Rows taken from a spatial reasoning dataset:

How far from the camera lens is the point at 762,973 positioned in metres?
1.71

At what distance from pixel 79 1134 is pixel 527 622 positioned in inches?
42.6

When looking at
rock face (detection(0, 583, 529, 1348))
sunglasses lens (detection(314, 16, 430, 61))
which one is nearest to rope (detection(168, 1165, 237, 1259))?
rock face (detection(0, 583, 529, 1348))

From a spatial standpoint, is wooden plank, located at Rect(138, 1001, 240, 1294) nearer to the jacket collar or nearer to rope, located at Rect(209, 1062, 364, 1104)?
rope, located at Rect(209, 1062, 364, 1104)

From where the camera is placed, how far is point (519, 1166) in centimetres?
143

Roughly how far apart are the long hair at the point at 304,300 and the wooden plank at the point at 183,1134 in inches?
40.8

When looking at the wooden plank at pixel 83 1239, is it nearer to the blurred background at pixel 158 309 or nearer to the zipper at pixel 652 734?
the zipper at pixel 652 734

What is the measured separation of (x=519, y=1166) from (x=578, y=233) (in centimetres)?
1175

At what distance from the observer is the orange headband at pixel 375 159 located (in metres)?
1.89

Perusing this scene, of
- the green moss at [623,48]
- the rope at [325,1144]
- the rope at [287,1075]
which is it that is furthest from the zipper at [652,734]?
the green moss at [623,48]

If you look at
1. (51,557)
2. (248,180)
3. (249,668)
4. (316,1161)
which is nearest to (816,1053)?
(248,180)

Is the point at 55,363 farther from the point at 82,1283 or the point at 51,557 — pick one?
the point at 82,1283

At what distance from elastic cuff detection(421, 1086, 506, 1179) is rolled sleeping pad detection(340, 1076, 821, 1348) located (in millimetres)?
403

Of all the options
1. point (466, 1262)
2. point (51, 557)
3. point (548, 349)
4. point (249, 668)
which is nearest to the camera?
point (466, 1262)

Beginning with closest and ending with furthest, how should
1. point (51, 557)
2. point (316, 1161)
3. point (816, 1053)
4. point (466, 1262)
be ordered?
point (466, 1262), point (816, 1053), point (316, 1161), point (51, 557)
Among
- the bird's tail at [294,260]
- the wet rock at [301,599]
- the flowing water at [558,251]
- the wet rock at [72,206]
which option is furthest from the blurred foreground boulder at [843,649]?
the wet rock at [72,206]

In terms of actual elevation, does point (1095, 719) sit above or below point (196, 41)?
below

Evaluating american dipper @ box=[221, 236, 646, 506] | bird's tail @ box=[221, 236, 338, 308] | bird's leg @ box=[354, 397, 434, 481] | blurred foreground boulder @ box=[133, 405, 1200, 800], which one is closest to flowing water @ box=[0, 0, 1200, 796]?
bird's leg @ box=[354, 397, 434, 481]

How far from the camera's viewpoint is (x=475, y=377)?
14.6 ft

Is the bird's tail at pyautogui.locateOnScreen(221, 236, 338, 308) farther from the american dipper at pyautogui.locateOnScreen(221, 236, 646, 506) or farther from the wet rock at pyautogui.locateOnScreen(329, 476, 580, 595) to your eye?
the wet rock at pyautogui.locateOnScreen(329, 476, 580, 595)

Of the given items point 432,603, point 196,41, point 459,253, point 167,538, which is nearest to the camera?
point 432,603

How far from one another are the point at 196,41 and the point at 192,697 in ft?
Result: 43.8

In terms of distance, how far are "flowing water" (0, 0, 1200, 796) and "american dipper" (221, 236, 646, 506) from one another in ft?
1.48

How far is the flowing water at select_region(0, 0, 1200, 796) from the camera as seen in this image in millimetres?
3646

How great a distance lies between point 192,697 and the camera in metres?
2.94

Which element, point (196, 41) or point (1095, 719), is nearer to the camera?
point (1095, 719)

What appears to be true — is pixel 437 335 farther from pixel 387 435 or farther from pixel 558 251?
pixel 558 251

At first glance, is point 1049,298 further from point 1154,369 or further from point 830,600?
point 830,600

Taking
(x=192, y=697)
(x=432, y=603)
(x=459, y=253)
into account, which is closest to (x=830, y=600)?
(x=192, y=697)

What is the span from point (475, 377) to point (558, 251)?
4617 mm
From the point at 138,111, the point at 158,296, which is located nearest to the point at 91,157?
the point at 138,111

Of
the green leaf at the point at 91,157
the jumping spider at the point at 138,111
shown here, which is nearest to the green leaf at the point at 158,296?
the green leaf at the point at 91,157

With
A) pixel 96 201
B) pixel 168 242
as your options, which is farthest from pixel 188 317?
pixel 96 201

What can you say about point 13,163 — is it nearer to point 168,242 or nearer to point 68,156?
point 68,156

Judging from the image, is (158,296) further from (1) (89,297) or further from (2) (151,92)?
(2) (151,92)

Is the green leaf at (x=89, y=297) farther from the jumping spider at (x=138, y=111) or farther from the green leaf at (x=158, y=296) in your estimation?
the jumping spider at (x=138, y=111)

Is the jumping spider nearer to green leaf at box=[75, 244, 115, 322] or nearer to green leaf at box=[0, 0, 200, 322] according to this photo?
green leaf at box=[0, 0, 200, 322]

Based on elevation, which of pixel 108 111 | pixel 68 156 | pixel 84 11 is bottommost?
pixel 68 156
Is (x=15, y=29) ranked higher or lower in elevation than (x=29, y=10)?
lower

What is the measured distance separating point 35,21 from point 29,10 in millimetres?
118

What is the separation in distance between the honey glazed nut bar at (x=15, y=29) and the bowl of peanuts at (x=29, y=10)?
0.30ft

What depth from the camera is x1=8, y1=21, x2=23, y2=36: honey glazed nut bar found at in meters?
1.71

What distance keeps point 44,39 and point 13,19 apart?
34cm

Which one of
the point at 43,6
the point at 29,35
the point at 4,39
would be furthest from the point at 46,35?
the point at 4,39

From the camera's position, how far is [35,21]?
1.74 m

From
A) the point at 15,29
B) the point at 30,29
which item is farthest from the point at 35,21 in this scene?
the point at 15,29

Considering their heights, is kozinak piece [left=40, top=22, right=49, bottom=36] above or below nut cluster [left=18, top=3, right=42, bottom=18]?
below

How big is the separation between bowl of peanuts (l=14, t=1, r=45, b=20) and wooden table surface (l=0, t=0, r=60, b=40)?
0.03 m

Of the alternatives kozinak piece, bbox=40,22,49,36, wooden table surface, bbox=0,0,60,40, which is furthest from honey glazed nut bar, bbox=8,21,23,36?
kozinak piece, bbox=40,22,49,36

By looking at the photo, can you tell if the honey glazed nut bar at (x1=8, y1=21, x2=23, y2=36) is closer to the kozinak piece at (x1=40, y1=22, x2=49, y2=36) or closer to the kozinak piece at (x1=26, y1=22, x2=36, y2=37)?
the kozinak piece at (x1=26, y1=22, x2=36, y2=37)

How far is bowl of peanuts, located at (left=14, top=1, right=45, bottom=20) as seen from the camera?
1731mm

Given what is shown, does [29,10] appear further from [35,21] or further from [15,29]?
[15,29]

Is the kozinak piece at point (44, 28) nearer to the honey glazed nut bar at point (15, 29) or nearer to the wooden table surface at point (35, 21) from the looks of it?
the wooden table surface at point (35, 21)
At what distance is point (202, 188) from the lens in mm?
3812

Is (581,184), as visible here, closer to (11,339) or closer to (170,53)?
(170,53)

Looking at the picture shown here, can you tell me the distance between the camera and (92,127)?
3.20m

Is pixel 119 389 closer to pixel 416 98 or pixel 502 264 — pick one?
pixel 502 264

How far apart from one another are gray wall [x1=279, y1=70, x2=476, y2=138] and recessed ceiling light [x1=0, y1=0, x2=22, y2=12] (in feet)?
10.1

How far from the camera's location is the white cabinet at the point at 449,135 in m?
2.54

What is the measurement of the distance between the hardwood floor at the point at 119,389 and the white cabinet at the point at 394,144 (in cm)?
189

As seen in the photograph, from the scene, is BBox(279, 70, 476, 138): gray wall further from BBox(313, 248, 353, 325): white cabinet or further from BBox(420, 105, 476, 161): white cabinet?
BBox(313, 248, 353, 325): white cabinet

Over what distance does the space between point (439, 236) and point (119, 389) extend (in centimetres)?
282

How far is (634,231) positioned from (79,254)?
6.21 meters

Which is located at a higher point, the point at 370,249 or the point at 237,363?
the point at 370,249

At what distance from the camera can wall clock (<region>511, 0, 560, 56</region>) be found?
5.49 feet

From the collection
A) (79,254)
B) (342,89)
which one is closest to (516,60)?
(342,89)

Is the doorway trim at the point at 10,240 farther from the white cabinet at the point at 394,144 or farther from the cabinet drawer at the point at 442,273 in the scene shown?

PROBLEM STATEMENT: Copy out word for word every line from the one containing "At what distance from the camera" through the end of the items, with both ends included.

REPLY TO THE TASK:
At what distance from the camera can wall clock (<region>511, 0, 560, 56</region>) be found?
5.49 feet

From the collection
A) (79,254)
B) (342,89)
which one is closest to (516,60)?
(342,89)

Is the doorway trim at the point at 10,240 farther from the white cabinet at the point at 394,144 or farther from the cabinet drawer at the point at 442,273 in the scene shown?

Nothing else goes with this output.